I keep thinking that the possibility that we might actually muck this up is kind of getting lost under the sofa cushions - even among many who say that global warming is a great concern… and that - for one thing - what the great green anti-AGW side would actually accomplish even if the idiot obstructionists magically vanished might be greatly exaggerated or imaginary.

It makes me extremely uneasy. There is really no great conversation going on about where we need to be, and how we get there - and how we can make sure that we get there - of the specific kind ”so many megawatts from this, and so many megawatts from that, and so many megawatts saved, equals X.” Of the sort in that Science article from 2002 that I’ve been showing people ad nauseum since then… for lack of replacements.

(There may be a kind of hypocrisy from me in this, but it’s simply the case: The sort of conversation about this that I wouldn’t really be competent to follow is the only kind of conversation about this that I understand.)

Meanwhile… that business in Romm’s piece, and from other people who protested, that went we must not be depressed… no down talk.
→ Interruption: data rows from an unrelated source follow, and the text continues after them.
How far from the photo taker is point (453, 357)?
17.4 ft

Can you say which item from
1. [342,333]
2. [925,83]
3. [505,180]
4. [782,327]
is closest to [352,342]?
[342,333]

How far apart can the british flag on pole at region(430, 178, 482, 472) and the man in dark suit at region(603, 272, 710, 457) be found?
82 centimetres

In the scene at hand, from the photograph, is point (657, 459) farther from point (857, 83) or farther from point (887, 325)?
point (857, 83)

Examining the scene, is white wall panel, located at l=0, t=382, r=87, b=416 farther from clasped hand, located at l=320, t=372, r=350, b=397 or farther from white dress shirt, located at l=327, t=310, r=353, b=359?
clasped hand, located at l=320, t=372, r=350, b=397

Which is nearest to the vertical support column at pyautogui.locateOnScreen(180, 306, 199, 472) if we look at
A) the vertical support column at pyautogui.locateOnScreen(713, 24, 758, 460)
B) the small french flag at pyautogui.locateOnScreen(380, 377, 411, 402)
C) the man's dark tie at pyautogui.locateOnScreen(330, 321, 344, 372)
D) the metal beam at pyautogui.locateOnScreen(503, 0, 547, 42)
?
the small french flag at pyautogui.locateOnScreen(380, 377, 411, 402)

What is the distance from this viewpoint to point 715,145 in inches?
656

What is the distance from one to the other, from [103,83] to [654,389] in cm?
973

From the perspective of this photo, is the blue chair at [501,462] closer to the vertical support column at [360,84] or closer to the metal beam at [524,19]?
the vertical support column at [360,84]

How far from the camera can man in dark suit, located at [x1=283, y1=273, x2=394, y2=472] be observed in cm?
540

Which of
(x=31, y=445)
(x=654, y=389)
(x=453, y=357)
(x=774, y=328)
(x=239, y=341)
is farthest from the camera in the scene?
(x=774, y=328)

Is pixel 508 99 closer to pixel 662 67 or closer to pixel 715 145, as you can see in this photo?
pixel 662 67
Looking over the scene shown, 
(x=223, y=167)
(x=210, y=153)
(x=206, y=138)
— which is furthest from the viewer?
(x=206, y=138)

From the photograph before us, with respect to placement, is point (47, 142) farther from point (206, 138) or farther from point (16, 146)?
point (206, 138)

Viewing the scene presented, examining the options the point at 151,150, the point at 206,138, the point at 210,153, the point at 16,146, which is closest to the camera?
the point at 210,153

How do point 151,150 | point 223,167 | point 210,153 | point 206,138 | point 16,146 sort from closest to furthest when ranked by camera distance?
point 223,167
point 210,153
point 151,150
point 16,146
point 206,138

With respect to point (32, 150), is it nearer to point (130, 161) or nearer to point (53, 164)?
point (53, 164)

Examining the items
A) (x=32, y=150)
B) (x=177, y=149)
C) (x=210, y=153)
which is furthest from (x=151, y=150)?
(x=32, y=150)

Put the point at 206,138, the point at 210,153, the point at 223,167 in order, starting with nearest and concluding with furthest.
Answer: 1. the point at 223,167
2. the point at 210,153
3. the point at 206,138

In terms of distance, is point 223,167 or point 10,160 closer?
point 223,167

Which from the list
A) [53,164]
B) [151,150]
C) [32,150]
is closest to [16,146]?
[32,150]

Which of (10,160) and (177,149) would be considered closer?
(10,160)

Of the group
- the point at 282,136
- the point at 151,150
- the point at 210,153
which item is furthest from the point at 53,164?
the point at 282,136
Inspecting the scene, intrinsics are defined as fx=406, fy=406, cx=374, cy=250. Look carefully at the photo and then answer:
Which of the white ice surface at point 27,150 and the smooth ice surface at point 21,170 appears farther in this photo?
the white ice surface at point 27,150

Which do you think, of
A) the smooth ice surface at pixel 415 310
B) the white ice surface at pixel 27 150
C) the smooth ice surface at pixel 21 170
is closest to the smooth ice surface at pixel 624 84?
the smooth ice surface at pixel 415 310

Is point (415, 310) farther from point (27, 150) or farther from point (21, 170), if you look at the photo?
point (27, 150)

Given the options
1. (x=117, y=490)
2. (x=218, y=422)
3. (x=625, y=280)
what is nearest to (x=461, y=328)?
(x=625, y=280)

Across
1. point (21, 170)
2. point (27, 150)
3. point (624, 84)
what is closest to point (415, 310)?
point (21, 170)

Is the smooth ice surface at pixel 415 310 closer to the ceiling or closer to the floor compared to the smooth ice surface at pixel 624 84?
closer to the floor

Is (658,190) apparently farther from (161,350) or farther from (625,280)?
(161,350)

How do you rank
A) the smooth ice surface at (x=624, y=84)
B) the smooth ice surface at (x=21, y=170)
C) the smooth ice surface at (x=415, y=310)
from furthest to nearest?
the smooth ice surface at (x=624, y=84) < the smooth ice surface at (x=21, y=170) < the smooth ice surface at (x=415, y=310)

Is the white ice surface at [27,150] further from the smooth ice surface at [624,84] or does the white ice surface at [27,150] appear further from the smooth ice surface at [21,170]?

Well, first, the lack of interest in recognizing and engaging with the strategic issues Ezra Klein was talking about is ridiculous.

But, also… they said despair and defeatism… but another possible word is desperation. Which is not such a passive word at all.
Desperate people do things.
Desperate people look for options and sort through them.
Desperate people are willing to consider things even if they seem wild or not immediately palatable.

And the question that has kept clanging the most in my head, as I have looked back at Romm’s article, and at the other similar expressions of dismay at Klein’s pessimism, is:

What sort of political or social movement, anywhere or any time, can be expected to do much if its message about its core concern is - “it’s going well, really”?

???

Isn’t that… relevant?

But - things must not look dark. Since I read these articles this line of thought has had me now and then stomping around the house and gritting out distinctly Older-Generation-sounding sentences to the empty air - usually variations on “Life is not a therapeutic exercise!!!”

… And one thought that bugs me is that that might be close to the truth of the business.

People have lives. Ideally their lives are pleasant lives, with their nice bits and focuses and diversions. And people are concerned about global warming.

And one thing I think that we all do, or that something in us constantly tries to do, is to justify our levels of interest and concern and engagement.

And who wants to live in the bad world?

(Curiously, only depressed people don’t do this level of skewing and magical thinking. Emotionally healthy people do. … Which one perhaps should not dwell on.)

So: Global warming is a terrible problem! Something must be done!

Is it dire?

Yes! Dire!

We’re likely to fail to handle it, aren’t we?